▶ **What is required**
Please output the entries below from the line that contains "As captured in" through the final line, reproduced exactly and alone.

▶ **Record extracts**
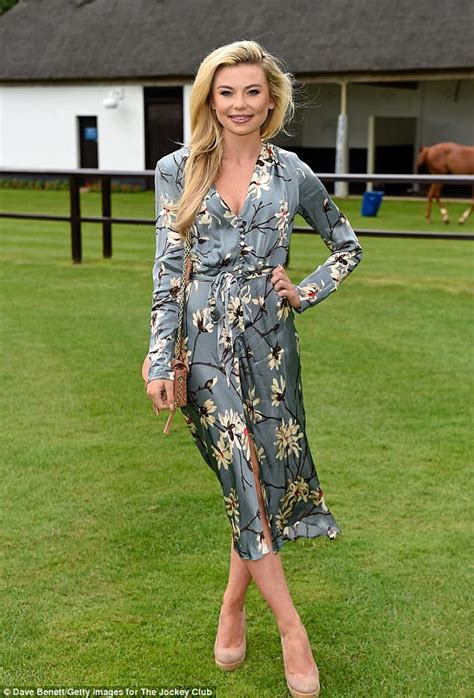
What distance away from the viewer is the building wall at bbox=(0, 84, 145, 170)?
2525 cm

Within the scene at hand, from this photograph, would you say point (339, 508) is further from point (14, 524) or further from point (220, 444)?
point (220, 444)

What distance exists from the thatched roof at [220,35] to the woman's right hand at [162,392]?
1957 cm

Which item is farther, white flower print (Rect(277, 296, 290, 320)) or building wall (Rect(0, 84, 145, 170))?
building wall (Rect(0, 84, 145, 170))

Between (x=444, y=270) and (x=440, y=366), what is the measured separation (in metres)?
4.77

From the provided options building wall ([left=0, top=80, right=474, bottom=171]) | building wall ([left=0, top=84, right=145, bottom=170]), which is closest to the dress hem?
building wall ([left=0, top=80, right=474, bottom=171])

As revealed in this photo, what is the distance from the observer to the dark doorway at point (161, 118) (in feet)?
81.3

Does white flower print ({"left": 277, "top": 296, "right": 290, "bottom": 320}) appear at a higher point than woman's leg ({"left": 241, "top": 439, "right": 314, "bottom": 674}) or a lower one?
higher

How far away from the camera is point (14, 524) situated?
164 inches

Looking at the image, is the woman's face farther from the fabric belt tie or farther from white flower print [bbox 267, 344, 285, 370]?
white flower print [bbox 267, 344, 285, 370]

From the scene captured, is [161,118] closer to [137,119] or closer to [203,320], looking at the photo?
[137,119]

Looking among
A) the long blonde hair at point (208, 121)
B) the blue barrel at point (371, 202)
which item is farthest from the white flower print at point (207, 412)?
the blue barrel at point (371, 202)

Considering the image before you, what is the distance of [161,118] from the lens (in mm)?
25016

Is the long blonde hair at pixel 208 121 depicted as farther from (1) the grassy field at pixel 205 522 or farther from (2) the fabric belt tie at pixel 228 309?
(1) the grassy field at pixel 205 522

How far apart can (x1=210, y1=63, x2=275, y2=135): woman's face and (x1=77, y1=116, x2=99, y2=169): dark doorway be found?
2429 cm
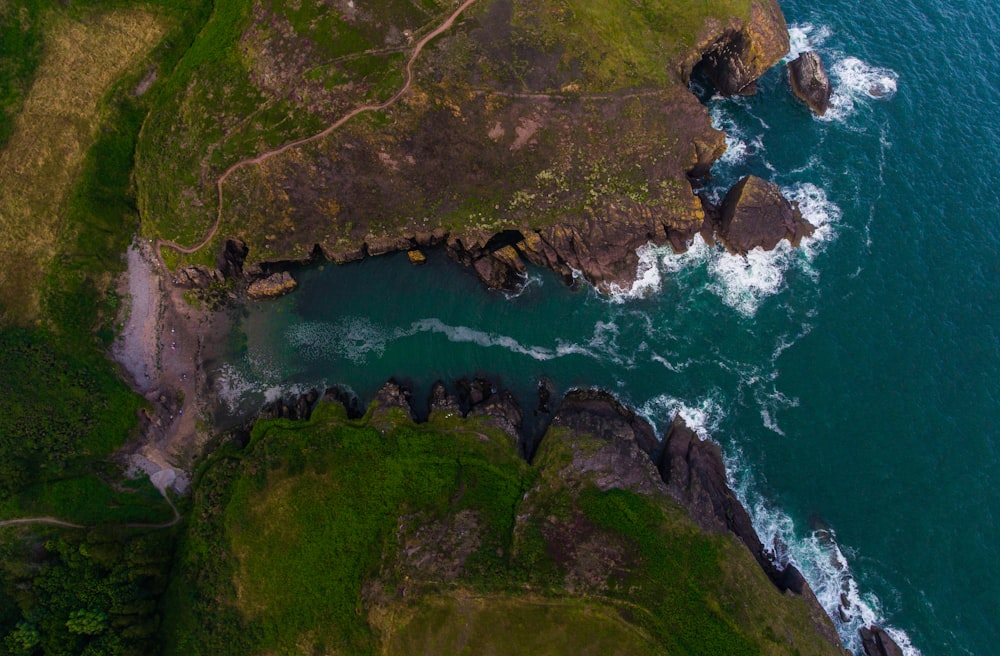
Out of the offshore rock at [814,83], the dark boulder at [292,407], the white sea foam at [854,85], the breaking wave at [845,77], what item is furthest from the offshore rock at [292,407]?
the white sea foam at [854,85]

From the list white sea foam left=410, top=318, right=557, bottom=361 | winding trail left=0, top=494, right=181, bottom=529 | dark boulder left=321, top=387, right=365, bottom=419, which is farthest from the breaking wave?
winding trail left=0, top=494, right=181, bottom=529

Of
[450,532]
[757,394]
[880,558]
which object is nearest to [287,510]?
[450,532]

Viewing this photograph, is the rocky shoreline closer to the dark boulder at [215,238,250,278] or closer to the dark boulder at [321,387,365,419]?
the dark boulder at [321,387,365,419]

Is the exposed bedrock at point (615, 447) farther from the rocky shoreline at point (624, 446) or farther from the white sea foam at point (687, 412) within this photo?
the white sea foam at point (687, 412)

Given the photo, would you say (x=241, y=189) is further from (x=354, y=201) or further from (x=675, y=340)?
(x=675, y=340)

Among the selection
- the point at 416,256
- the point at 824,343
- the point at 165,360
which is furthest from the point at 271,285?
the point at 824,343
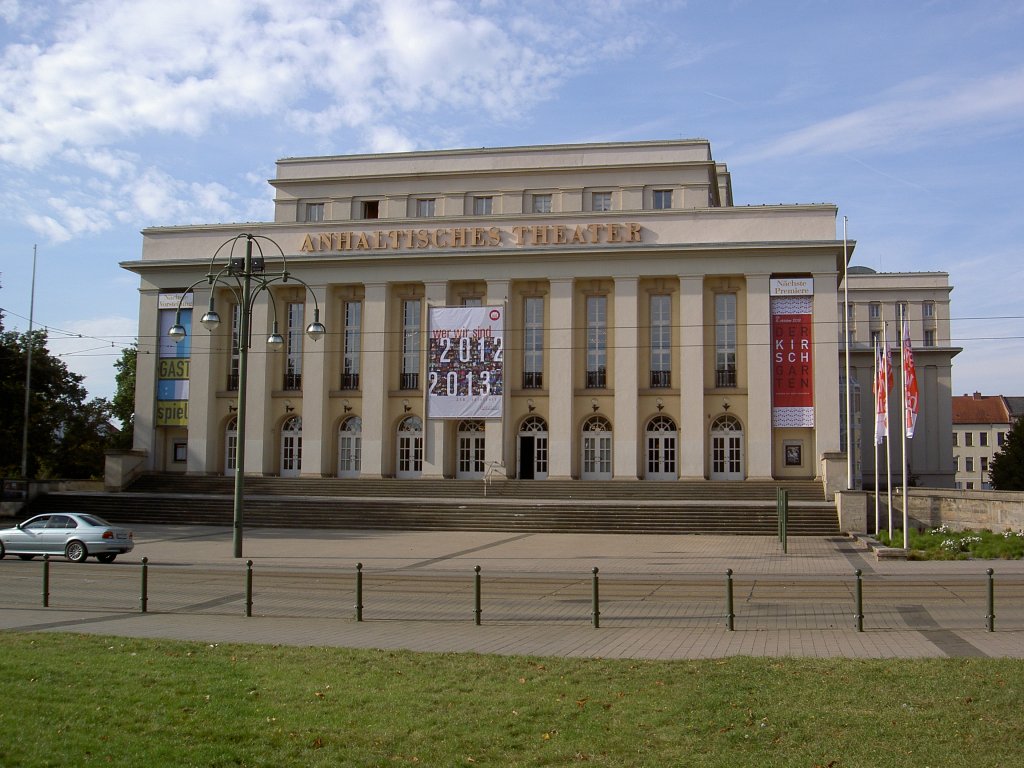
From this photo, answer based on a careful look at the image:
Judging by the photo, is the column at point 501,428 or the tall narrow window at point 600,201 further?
the tall narrow window at point 600,201

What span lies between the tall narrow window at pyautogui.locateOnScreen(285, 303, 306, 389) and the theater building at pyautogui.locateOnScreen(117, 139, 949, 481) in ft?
0.45

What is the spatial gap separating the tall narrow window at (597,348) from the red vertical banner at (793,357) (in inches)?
337

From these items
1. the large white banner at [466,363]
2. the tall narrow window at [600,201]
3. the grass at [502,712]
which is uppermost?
the tall narrow window at [600,201]

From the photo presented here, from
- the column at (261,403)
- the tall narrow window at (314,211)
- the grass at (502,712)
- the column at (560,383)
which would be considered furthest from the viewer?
the tall narrow window at (314,211)

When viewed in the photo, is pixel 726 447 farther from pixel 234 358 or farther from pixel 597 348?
pixel 234 358

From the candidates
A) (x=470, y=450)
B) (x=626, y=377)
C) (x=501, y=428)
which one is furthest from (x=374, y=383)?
(x=626, y=377)

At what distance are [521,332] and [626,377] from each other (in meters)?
6.21

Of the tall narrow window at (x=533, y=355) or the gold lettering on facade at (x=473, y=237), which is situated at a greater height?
the gold lettering on facade at (x=473, y=237)

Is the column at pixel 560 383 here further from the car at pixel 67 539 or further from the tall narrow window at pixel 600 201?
the car at pixel 67 539

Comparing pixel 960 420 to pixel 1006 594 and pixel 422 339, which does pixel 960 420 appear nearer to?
pixel 422 339

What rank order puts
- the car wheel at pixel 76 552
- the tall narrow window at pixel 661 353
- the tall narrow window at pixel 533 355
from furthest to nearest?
1. the tall narrow window at pixel 533 355
2. the tall narrow window at pixel 661 353
3. the car wheel at pixel 76 552

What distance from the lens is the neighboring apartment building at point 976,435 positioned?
110688 mm

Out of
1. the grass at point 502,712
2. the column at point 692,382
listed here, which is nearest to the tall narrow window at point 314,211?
the column at point 692,382

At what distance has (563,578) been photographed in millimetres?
22484
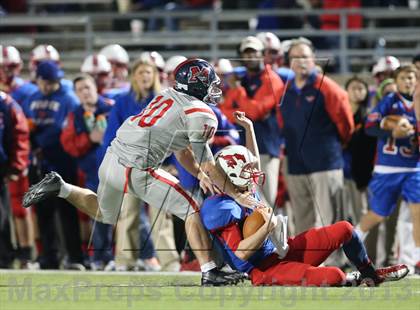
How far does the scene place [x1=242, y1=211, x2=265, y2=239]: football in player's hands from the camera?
914 cm

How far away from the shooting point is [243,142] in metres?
11.3

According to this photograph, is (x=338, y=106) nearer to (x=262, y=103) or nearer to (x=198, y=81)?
(x=262, y=103)

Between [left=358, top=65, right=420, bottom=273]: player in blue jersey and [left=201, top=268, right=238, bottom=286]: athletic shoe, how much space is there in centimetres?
274

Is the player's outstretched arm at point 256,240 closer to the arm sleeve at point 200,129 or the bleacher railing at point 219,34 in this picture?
the arm sleeve at point 200,129

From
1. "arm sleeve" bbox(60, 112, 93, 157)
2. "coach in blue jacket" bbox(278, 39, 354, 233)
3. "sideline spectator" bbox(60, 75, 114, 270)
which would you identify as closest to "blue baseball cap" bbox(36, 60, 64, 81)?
"sideline spectator" bbox(60, 75, 114, 270)

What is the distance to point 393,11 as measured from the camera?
632 inches

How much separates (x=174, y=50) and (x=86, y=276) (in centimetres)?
640

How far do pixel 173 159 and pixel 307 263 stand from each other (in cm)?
316

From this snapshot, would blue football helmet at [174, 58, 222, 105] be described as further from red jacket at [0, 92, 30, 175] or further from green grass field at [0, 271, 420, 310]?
red jacket at [0, 92, 30, 175]

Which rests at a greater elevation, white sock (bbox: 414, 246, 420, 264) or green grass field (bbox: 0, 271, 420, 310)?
green grass field (bbox: 0, 271, 420, 310)

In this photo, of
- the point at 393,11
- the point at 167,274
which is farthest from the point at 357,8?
the point at 167,274

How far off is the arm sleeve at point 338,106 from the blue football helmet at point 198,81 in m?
2.76

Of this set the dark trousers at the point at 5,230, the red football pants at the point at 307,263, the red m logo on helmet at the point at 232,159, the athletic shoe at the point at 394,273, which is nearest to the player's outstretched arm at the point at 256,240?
the red football pants at the point at 307,263

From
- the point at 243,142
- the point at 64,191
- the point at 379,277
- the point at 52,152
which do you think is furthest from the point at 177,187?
the point at 52,152
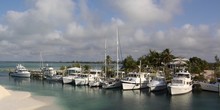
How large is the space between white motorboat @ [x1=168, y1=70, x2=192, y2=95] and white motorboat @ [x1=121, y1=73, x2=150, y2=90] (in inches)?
431

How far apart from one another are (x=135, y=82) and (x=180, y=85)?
14295 millimetres

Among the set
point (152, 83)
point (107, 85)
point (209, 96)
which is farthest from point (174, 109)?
point (107, 85)

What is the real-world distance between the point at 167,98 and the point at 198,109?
44.3ft

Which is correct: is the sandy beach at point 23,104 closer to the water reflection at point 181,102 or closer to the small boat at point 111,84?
the water reflection at point 181,102

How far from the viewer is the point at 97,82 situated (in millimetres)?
93125

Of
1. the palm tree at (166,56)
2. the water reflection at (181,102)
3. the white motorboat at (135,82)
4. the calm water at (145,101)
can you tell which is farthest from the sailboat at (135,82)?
the palm tree at (166,56)

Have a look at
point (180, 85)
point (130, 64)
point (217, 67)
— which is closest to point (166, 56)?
point (130, 64)

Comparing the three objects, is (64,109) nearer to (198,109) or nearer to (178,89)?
(198,109)

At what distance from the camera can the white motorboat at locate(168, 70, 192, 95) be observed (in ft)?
237

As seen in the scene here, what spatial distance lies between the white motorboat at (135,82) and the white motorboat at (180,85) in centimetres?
1095

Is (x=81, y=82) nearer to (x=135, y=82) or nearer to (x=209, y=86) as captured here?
(x=135, y=82)

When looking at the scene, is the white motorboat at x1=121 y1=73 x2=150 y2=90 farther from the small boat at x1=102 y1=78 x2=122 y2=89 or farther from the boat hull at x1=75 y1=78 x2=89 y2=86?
the boat hull at x1=75 y1=78 x2=89 y2=86

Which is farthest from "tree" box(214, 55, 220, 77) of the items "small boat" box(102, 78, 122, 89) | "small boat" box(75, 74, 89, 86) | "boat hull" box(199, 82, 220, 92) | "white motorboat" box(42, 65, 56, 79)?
"white motorboat" box(42, 65, 56, 79)

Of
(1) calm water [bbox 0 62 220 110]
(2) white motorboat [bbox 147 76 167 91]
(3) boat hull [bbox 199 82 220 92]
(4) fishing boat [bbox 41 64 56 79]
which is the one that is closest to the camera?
(1) calm water [bbox 0 62 220 110]
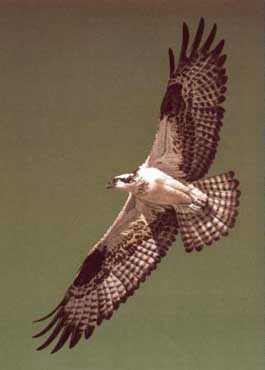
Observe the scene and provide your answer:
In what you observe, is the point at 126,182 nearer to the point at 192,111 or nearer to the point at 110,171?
the point at 110,171

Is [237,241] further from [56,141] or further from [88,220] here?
[56,141]

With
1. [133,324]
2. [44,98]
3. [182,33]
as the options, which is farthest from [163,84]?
[133,324]

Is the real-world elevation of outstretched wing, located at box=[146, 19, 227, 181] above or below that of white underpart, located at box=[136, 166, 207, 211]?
above

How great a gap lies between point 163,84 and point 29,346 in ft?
2.83

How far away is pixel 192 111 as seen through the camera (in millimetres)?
2594

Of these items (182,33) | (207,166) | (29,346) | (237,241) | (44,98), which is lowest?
(29,346)

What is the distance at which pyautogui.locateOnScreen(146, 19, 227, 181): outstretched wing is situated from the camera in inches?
102

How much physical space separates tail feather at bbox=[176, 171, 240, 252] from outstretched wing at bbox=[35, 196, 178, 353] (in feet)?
0.14

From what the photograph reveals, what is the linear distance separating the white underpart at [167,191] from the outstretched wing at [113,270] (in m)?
0.04

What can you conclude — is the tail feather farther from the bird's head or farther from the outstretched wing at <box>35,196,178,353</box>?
the bird's head

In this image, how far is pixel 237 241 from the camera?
8.87 feet

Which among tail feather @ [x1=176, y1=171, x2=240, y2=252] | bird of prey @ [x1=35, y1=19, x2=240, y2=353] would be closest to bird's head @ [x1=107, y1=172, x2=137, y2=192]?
bird of prey @ [x1=35, y1=19, x2=240, y2=353]

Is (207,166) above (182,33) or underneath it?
underneath

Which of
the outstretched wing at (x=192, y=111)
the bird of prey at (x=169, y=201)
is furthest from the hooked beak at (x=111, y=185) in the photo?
the outstretched wing at (x=192, y=111)
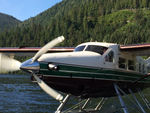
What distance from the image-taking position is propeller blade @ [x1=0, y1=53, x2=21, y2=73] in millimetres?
9461

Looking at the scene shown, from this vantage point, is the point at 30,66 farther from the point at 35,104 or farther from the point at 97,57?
the point at 35,104

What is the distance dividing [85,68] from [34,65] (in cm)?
213

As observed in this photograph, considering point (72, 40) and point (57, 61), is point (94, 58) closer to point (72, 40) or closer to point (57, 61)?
point (57, 61)

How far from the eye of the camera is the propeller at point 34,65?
858 centimetres

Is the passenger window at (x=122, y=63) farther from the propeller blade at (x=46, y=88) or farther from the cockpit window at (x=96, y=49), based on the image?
the propeller blade at (x=46, y=88)

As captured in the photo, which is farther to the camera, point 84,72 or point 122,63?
point 122,63

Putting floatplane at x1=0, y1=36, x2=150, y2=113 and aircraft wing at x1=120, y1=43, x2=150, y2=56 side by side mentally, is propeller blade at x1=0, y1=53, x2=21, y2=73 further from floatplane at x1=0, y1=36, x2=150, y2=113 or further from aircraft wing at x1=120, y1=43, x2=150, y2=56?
aircraft wing at x1=120, y1=43, x2=150, y2=56

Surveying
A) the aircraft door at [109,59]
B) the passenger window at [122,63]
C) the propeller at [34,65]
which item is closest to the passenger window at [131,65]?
the passenger window at [122,63]

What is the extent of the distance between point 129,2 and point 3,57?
19575cm

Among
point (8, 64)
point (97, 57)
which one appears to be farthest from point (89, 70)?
point (8, 64)

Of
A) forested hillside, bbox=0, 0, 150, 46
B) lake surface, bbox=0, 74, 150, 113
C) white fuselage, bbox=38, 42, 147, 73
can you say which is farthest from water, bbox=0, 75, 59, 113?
forested hillside, bbox=0, 0, 150, 46

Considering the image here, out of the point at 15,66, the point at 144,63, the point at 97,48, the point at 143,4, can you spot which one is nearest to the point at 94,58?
the point at 97,48

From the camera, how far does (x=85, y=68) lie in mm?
9711

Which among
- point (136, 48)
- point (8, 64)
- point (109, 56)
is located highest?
point (136, 48)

▶ **Output**
As captured in the photo, which is farther to the camera, point 84,72 or point 122,63?
point 122,63

Putting floatplane at x1=0, y1=36, x2=150, y2=113 and aircraft wing at x1=120, y1=43, x2=150, y2=56 side by side mentally, is propeller blade at x1=0, y1=53, x2=21, y2=73 further from floatplane at x1=0, y1=36, x2=150, y2=113 or further from aircraft wing at x1=120, y1=43, x2=150, y2=56?
aircraft wing at x1=120, y1=43, x2=150, y2=56

Surveying
A) the aircraft door at [109,59]
B) the passenger window at [122,63]
C) the propeller at [34,65]
which item is closest to the passenger window at [131,65]?
the passenger window at [122,63]

What is the extent of the distance between point 129,2 and point 3,57?
19575cm

Among
point (8, 64)
point (97, 57)
which one appears to be farthest from point (89, 70)?
point (8, 64)

Of
A) forested hillside, bbox=0, 0, 150, 46
B) lake surface, bbox=0, 74, 150, 113
C) white fuselage, bbox=38, 42, 147, 73
can you say which is farthest from water, bbox=0, 75, 59, 113?
forested hillside, bbox=0, 0, 150, 46

Considering the image here, out of the point at 15,66, the point at 144,63, the point at 97,48, the point at 143,4, can you spot which one is nearest to the point at 94,58?
the point at 97,48

From the camera, how far does (x=85, y=68) lie in mm?
9711

Which among
- point (136, 48)
- point (8, 64)
- point (109, 56)
is located highest?
point (136, 48)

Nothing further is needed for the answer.